Slow training process for resnet in lesson 1

hughsun · February 19, 2019, 4:19am

Hello guys, the platform I am using is AWS p2.xlarge with Ubuntu 16.0 Deep Learning AMI. It is fine with all the lines before the training step, but when I run the line:

learn.fit_one_cycle(4)

It took me 15 min just to finish the first epoch. (so about 1 hour to finish the whole training process).
Is this normal for the computational power I have for a p2.xlarge? Do I need to upgrade?

njgroene · July 4, 2019, 7:40am

Hi,

Did you every find a reason for this? I’m running into a similar issue: training is taking around 10 minutes / cycle (I’m on GCC)

Cheers
Nick

njgroene · July 8, 2019, 9:48am

Follow-up: definitely a GPU issue, in my case (running on Google Compute) NVIDIA drivers weren’t functioning correctly. Solved the issue by creating a new VM from scratch, which solved many issues for reasons that are still unclear to me (install was identical to previous one).

______

**What to work on**:
1: Transcribe the stretch of the forum thread on slow ResNet training from "Slow training process" through "whole training process).".
2: List every date on which a post in the forum thread on slow ResNet training was made.
3: Write the next part of the forum thread on slow ResNet training, starting after its final post.

**Provided material**:
______

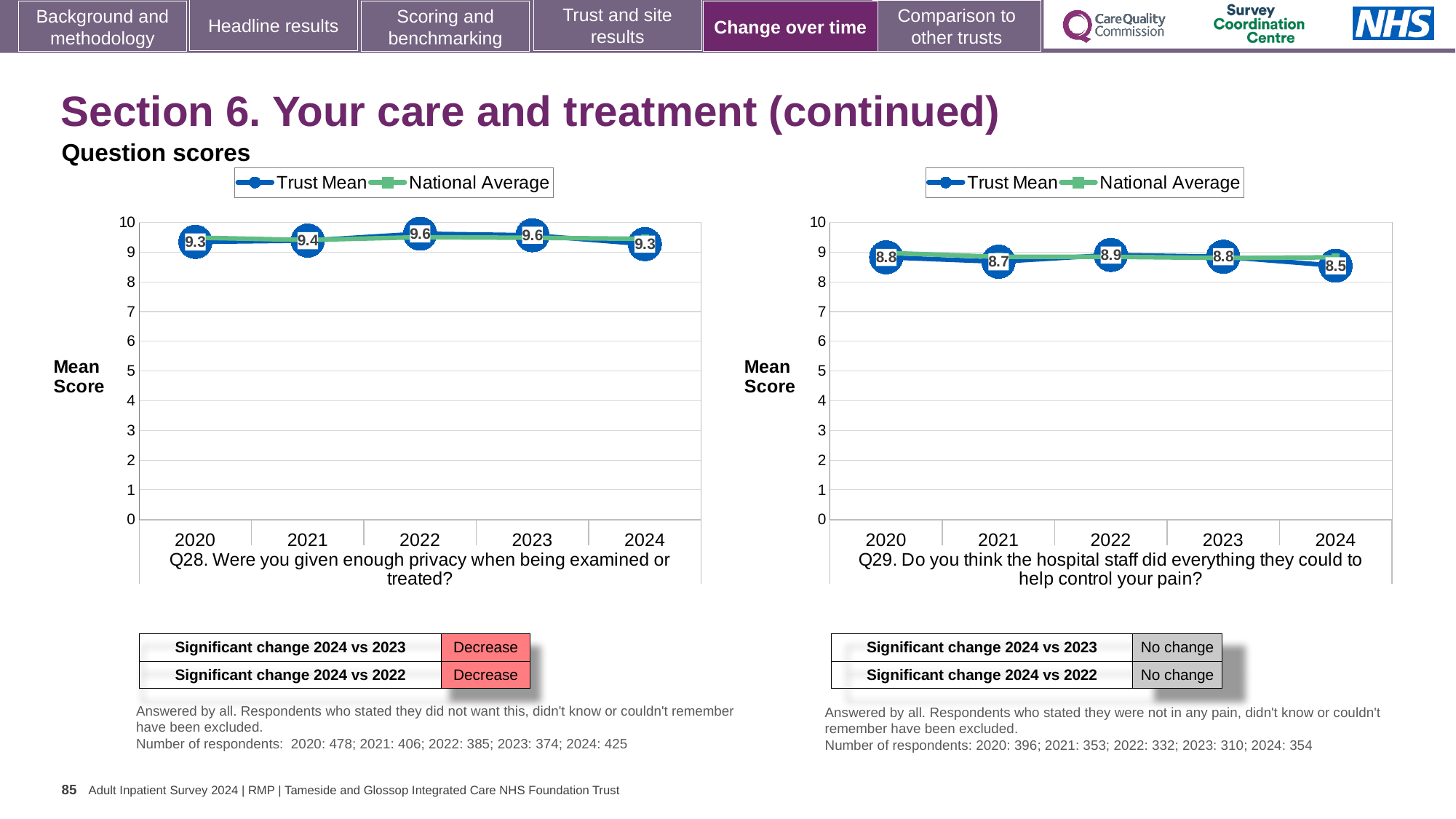
In the Q29 chart on the right, which year has the larger Trust Mean score, 2020 or 2024? 2020 In the Q28 chart on the left, what is the difference between the Trust Mean scores for 2022 and 2024? 0.3 In the Q29 chart on the right, which year has the lowest Trust Mean score? 2024 What kind of chart is the Q28 chart on the left? Line chart In the Q29 chart on the right, which year has the highest Trust Mean score? 2022 In the Q29 chart on the right, what is the difference between the Trust Mean scores for 2022 and 2024? 0.4 How many years are plotted on the x axis of the Q28 chart on the left? 5 In the Q29 chart on the right, is the Trust Mean score for 2024 greater or less than 9? less In the Q29 chart on the right, what is the Trust Mean score for 2021? 8.7 In the Q28 chart on the left, what is the Trust Mean score for 2022? 9.6 In the Q28 chart on the left, what is the Trust Mean score for 2024? 9.3 How many series does the legend of the Q29 chart on the right list? 2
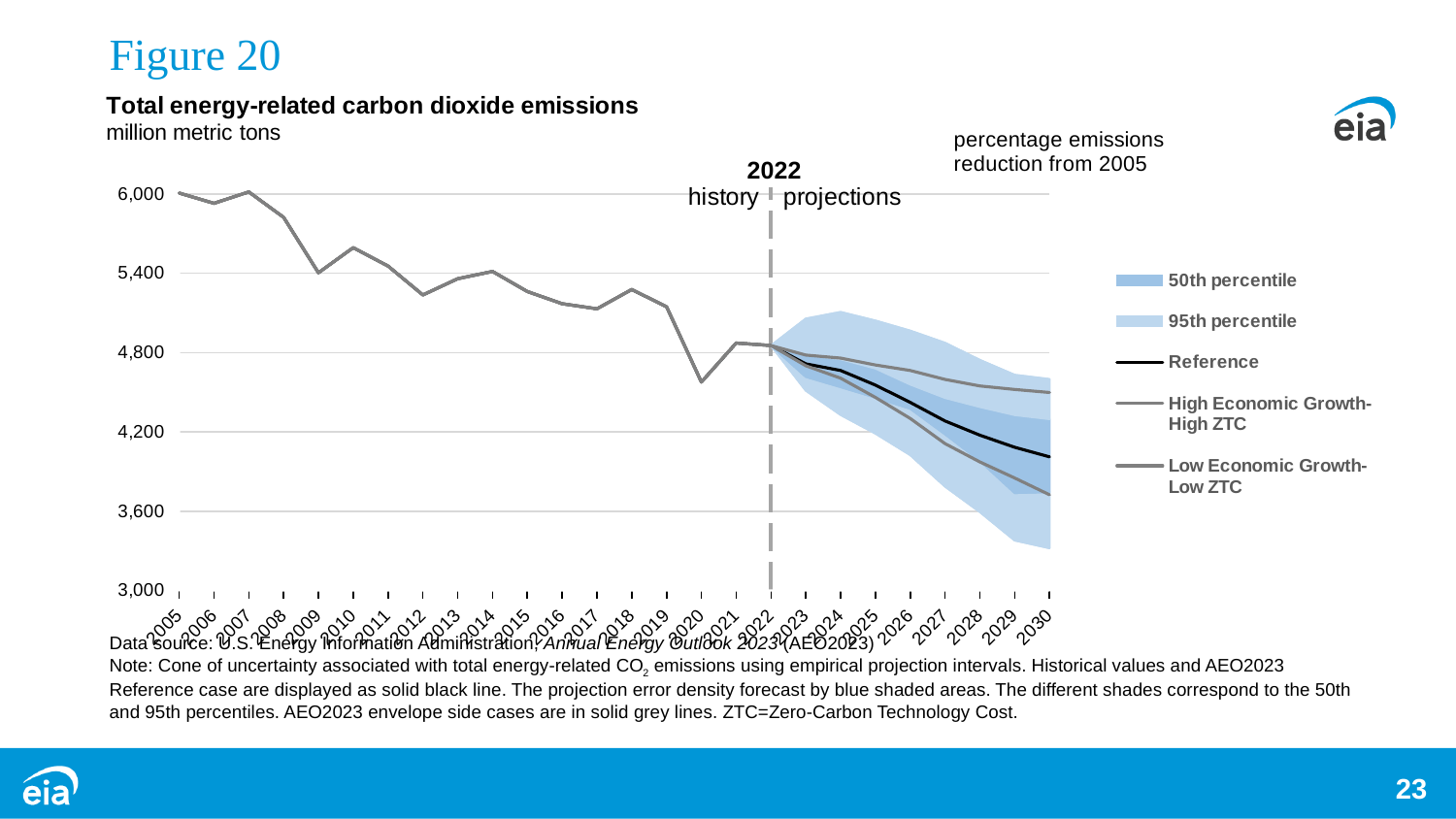
Is the Reference value for 2030 greater or less than 4,200? less What unit is shown under the chart title? million metric tons How many entries does the chart legend list? 5 Do emissions generally rise or fall from 2005 to 2030? fall What kind of chart is shown on the slide? line chart How many years are labeled along the x axis? 26 Is the High Economic Growth-High ZTC value for 2030 greater or less than 4,200? greater What is the title of the chart? Total energy-related carbon dioxide emissions Is the value for 2012 greater or less than 5,400? less Which year does the dashed vertical line separating history from projections mark? 2022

______

**Answers for each item**:
1:
Slow training process for resnet in lesson 1

hughsun · February 19, 2019, 4:19am

Hello guys, the platform I am using is AWS p2.xlarge with Ubuntu 16.0 Deep Learning AMI. It is fine with all the lines before the training step, but when I run the line:

learn.fit_one_cycle(4)

It took me 15 min just to finish the first epoch. (so about 1 hour to finish the whole training process).

2:
February 19, 2019
July 4, 2019
July 8, 2019

3:
Oliv · August 16, 2019, 3:15am

hi
same issue here on AWS p2.xlarge taking 20 mins per epoch…
Were you able to resolve?

Regards,

UPDATE:
Following instructions here to downgrade Cuda from 10.0 to 9.0 does the trick!
SageMaker is very slow

njgroene · August 16, 2019, 3:33am

Hi! Yes (also see my previous follow up message). I was able to resolve it with a fresh install of the VM. The iterations were slow because the GPU wasn’t being used. Unfortunately I wasn’t able to find the root cause of this issue, but the fresh install resolved it. Worth a shot!

Oliv · August 16, 2019, 3:35am

hi thanks. This post sorted it for me.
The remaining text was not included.